### Task objective:
The records are to be copied word for word, and the pictures dropped.

(Stored data entries)
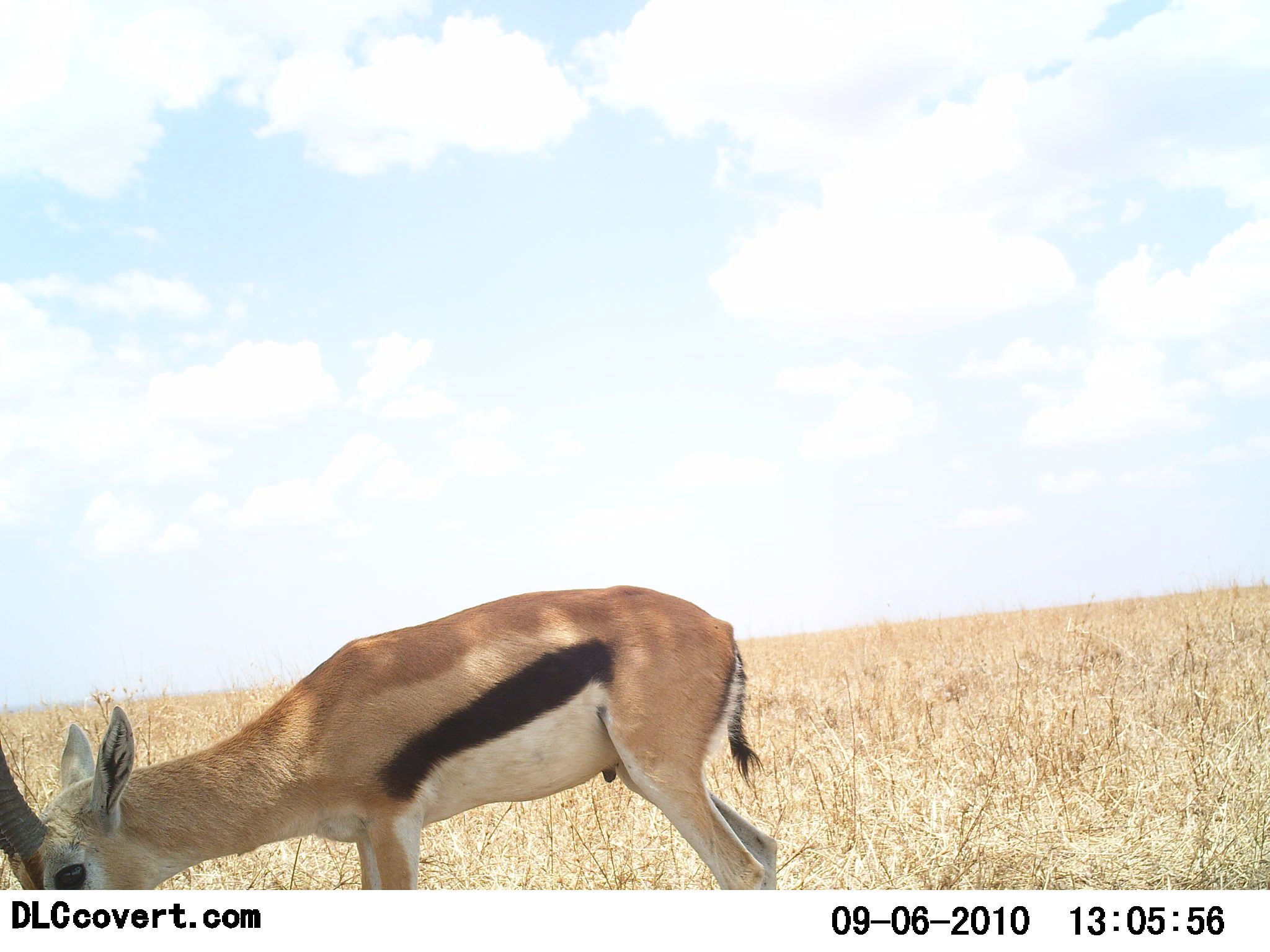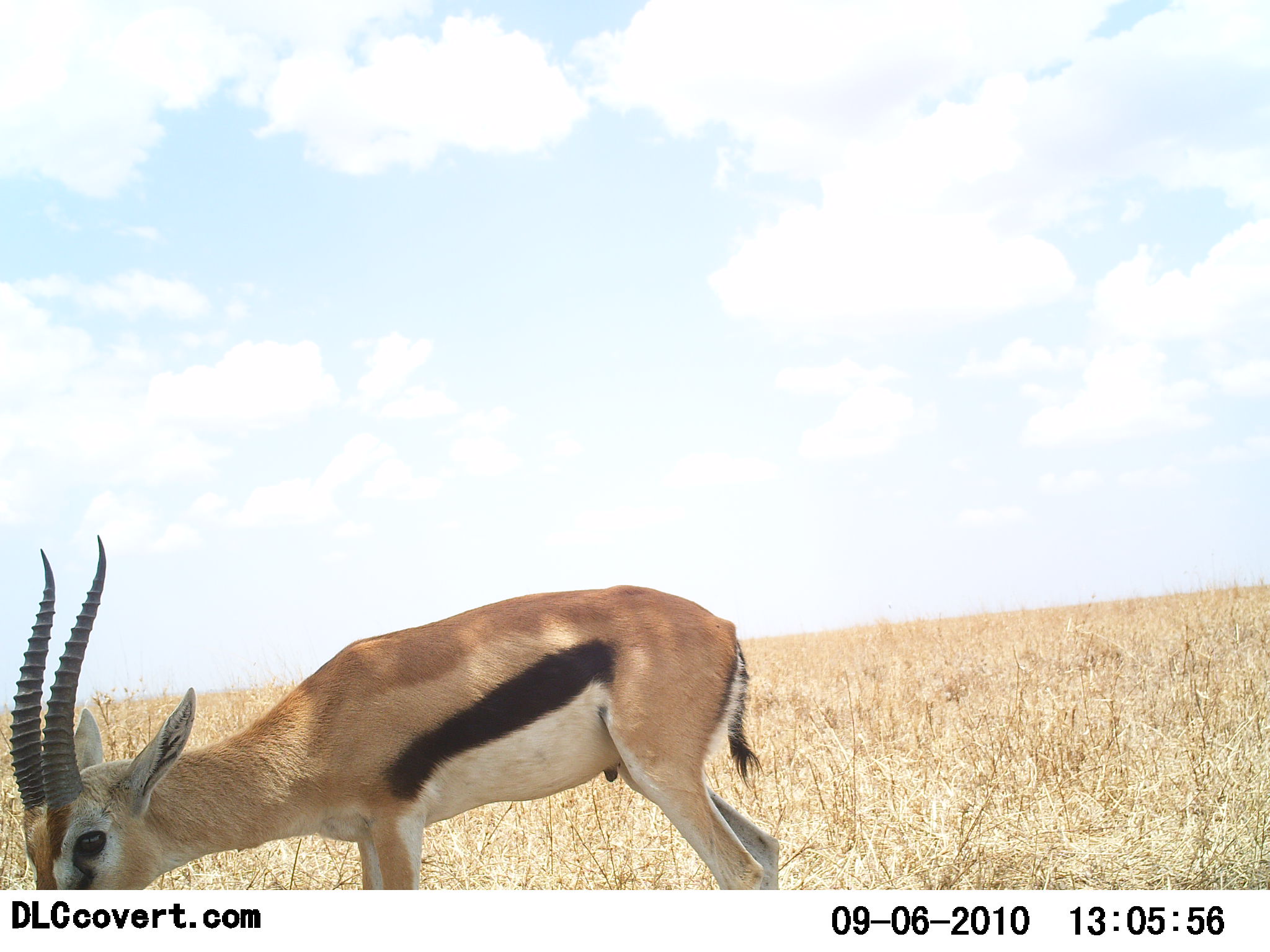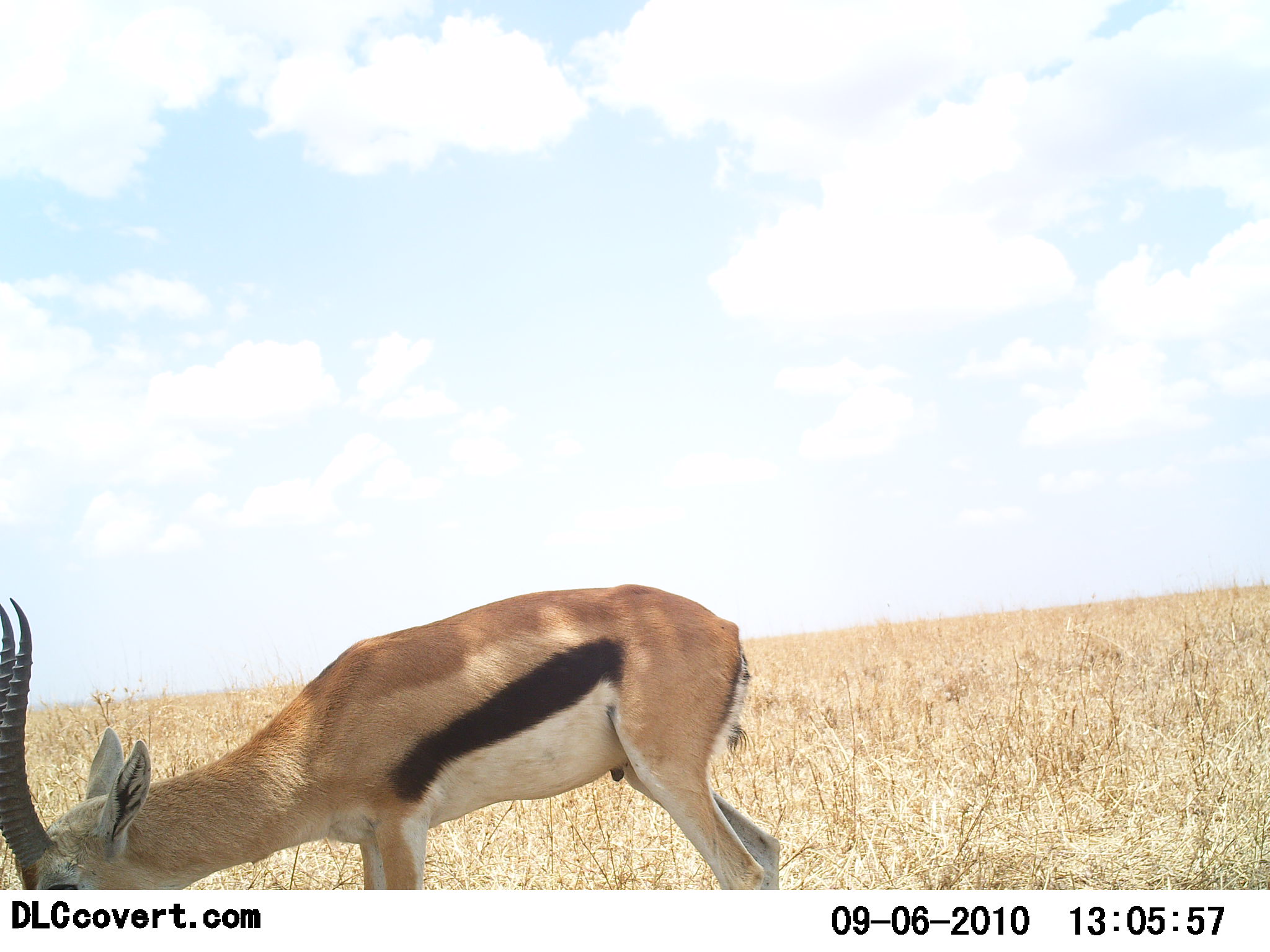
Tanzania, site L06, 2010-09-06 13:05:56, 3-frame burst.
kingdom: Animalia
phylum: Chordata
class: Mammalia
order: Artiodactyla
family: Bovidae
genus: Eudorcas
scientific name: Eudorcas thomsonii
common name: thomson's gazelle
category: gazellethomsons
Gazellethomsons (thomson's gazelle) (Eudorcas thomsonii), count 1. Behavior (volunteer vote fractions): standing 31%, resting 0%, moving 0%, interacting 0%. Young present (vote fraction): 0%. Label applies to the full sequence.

### Solution for this task:
Tanzania, site L06, 2010-09-06 13:05:56, 3-frame burst.
kingdom: Animalia
phylum: Chordata
class: Mammalia
order: Artiodactyla
family: Bovidae
genus: Eudorcas
scientific name: Eudorcas thomsonii
common name: thomson's gazelle
category: gazellethomsons
Gazellethomsons (thomson's gazelle) (Eudorcas thomsonii), count 1. Behavior (volunteer vote fractions): standing 31%, resting 0%, moving 0%, interacting 0%. Young present (vote fraction): 0%. Label applies to the full sequence.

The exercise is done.